[Visual spatial reasoning items]
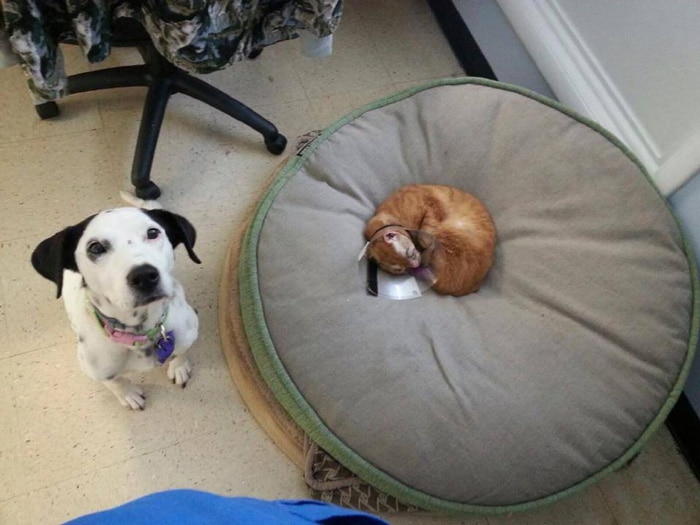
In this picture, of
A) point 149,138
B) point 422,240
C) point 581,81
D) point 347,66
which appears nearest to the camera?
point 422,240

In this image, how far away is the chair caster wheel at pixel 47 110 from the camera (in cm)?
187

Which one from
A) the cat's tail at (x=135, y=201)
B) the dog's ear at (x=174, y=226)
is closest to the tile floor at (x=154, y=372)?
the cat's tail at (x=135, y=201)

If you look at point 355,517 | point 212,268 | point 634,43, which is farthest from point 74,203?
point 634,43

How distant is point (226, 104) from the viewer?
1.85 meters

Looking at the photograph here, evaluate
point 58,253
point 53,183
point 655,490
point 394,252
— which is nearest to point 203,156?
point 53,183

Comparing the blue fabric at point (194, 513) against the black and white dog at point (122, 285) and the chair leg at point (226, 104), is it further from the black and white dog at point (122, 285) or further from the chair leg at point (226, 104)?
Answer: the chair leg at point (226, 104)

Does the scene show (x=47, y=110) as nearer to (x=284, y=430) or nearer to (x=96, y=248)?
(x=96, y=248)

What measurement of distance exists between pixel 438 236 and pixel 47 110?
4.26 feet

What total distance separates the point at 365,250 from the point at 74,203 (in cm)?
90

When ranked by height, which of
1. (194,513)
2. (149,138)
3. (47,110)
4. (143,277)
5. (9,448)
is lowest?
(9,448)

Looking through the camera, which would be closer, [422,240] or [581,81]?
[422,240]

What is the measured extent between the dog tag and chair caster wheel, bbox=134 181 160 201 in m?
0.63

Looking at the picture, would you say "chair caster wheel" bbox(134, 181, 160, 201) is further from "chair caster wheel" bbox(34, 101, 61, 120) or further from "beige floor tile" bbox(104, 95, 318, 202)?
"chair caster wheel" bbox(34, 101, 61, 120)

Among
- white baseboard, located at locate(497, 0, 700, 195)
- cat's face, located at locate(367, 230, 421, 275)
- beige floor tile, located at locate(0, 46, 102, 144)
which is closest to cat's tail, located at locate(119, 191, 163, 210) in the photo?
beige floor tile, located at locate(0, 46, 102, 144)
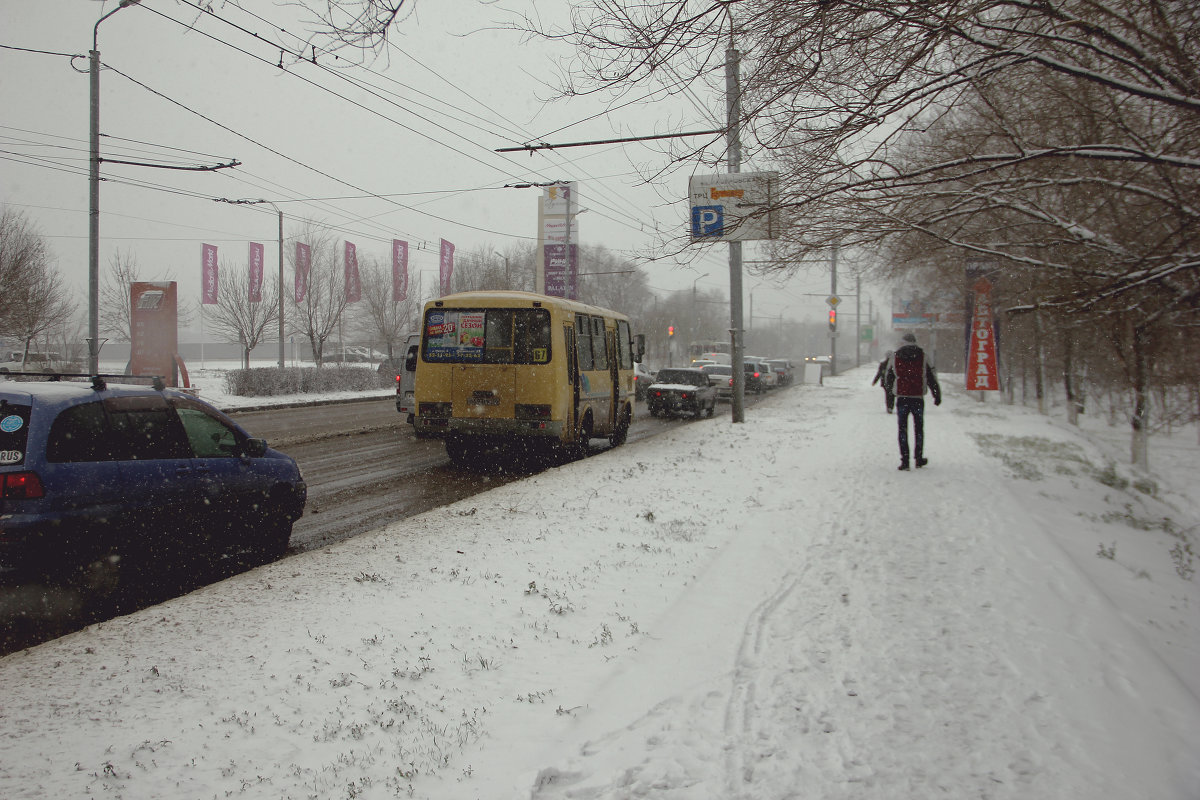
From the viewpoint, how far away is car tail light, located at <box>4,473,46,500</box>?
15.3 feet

--

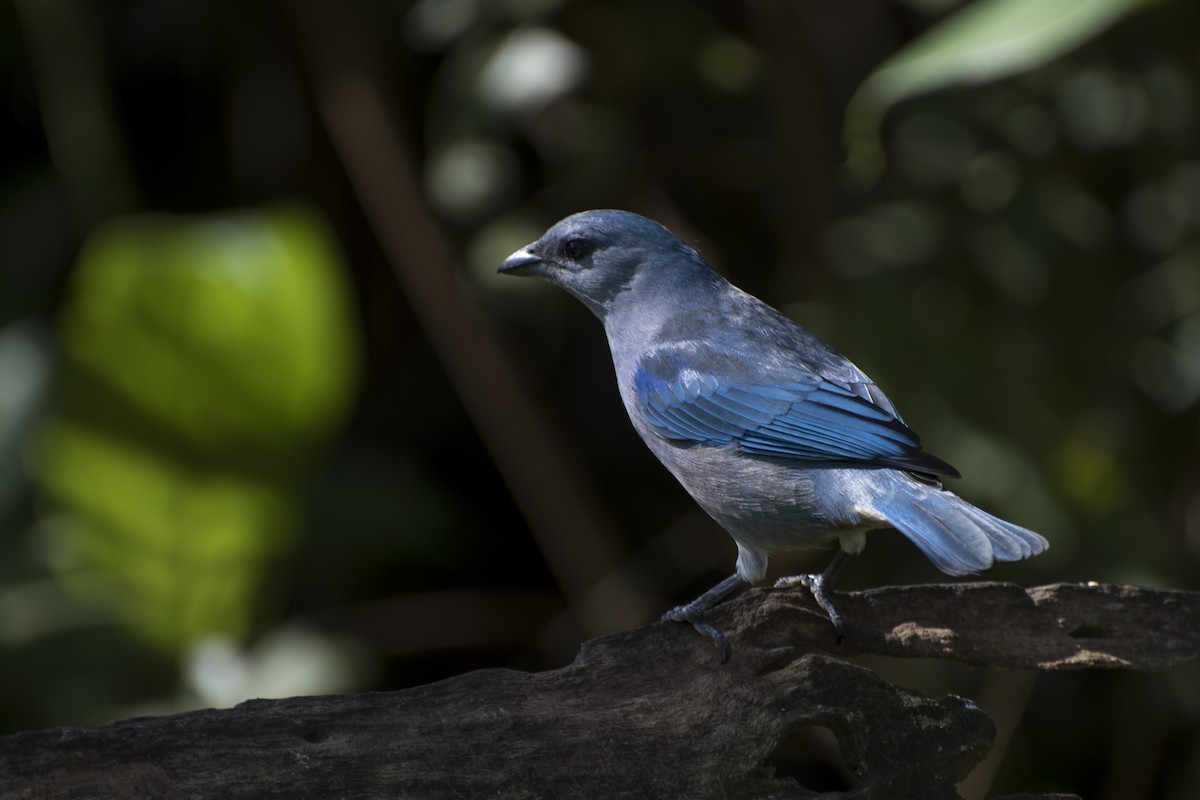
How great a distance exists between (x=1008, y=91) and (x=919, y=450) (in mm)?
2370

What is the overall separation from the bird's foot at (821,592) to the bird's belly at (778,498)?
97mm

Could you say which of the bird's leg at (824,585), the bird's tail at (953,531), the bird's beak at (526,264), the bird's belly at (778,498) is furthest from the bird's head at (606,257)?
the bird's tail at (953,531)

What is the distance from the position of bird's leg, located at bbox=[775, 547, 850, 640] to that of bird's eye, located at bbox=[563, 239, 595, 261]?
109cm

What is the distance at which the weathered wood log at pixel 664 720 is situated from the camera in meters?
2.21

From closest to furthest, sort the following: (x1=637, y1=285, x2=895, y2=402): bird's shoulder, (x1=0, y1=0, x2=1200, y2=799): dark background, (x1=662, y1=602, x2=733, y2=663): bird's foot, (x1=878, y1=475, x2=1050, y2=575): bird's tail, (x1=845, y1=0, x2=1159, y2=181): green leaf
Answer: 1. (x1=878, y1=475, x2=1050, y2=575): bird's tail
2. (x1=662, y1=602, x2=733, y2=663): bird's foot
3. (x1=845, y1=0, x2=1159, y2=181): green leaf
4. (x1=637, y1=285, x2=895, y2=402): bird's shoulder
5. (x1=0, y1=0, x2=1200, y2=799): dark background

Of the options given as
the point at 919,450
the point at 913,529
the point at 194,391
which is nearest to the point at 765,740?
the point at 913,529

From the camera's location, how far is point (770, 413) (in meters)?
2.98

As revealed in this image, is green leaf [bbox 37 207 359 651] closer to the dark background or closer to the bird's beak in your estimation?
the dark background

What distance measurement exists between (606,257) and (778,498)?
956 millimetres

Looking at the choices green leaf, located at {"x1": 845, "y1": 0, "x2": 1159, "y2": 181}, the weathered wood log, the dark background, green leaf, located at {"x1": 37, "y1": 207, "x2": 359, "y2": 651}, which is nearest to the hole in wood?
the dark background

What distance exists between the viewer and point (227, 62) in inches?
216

## Task requirements
Copy out every line of the records above that contains the word "Looking".

## Problem solution
Looking at the photograph here, evaluate
Looking through the camera, which would be closer, [422,240] or [581,81]?
Looking at the picture, would you say "chair caster wheel" bbox(134, 181, 160, 201) is further from "chair caster wheel" bbox(34, 101, 61, 120) or further from "beige floor tile" bbox(104, 95, 318, 202)?
Looking at the choices green leaf, located at {"x1": 845, "y1": 0, "x2": 1159, "y2": 181}, the weathered wood log, the dark background, green leaf, located at {"x1": 37, "y1": 207, "x2": 359, "y2": 651}, which is nearest to the hole in wood?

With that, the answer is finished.